Wyden Hearing Statement at Finance Committee Hearing on Pharmacy Benefit Managers and the Prescription Drug Supply Chain
As Prepared for Delivery
The Finance Committee meets this morning to continue our long-standing efforts to lower the cost of health care for taxpayers and patients. Today the committee focuses on pharmacy benefit managers – in particular the new strategies, like charging administrative fees tied to the price of a drug, that these multibillion dollar corporations have aggressively adopted in the last four years since the Finance Committee previously held a hearing about PBMs.
Pharmacy benefit managers had a strong case for themselves back in the 1980s and 1990s. The original goal was to use their access to limited data to negotiate lower drug prices on behalf of their clients - insurance companies and employers. When prescription drug coverage came to Medicare with Part D in the 2000s, PBMs shifted into overdrive with a larger market and more sophisticated drugs.
In recent years, it’s increasingly apparent that PBMs are using their data, market power, and know-how to keep prices high and pad their profits instead of sharing the benefits of the prices they negotiate with consumers and the Medicare program. I believe this is an industry that is going in the wrong direction, and that’s having a big impact on the prices Americans are paying at the pharmacy counter.
There are serious consequences for the federal health programs the Finance Committee is responsible for. Between Medicare, Medicaid, CHIP, and the individual health insurance marketplace, the committee oversees health coverage for more than half of all Americans, or roughly 180 million people. Prescription spending for these Americans constitutes a significant portion of the amount that the United States as a whole spends on pharmaceuticals each year - which totaled $577 billion in 2021. That’s why it’s so critical for this committee to examine what needs to be done to modernize the rules of the road for PBMs.

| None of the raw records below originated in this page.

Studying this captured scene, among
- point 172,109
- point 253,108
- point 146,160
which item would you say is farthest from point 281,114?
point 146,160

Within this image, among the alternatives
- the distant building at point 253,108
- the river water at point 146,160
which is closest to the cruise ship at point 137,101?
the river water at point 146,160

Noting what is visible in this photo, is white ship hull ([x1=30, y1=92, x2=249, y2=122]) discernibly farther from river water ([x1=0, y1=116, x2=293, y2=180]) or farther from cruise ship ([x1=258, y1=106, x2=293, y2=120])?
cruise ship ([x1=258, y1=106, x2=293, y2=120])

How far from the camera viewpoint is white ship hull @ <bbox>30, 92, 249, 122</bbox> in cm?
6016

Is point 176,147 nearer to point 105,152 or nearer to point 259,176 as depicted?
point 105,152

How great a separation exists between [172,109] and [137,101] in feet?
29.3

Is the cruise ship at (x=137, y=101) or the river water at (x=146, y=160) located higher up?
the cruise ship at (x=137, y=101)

I’m proud to say that this is a hearing with strong bipartisan interest, and Senator Crapo and I have agreed to take on this issue together. That means looking at pharmacy benefit manager practices with a thorough eye and taking any legislative steps necessary to ensure taxpayers and patients aren’t getting a raw deal. The Finance Committee has a long history of tackling big league issues on a bipartisan basis, and the results speak for themselves.
Before I turn it over to Senator Crapo, I want to illustrate just one example of PBMs practices that result in high prices. In a competitive market, if two products have equal quality, a business should prefer the lower cost option. However, oftentimes PBMs charge administrative fees to drug makers which are calculated as a percentage of a drug’s list price. That means PBMs get a higher payment if they favor higher cost drugs. In my view that’s a clear example of the perverse incentives PBMs have created that leave so many Americans fed up and outraged at the health care system in this country.
The consequences of this out-of-whack market are felt by taxpayers and American families every time they pick up a prescription at the pharmacy counter. Discounts negotiated by PBMs play an important role in driving down premiums for seniors. But the games PBMs play behind the scenes also appear to be driving up drug costs for many seniors, who are forced to pay top dollar for their prescriptions at the pharmacy counter while PBMs profit at their expense.
Today’s hearing is an important opportunity for committee members to get up to speed on the latest practices being employed by pharmacy benefit managers and the impact these tactics are having on taxpayers and Americans who count on expensive medications for a decent quality of life.
Thank you to our witnesses for joining the committee this morning.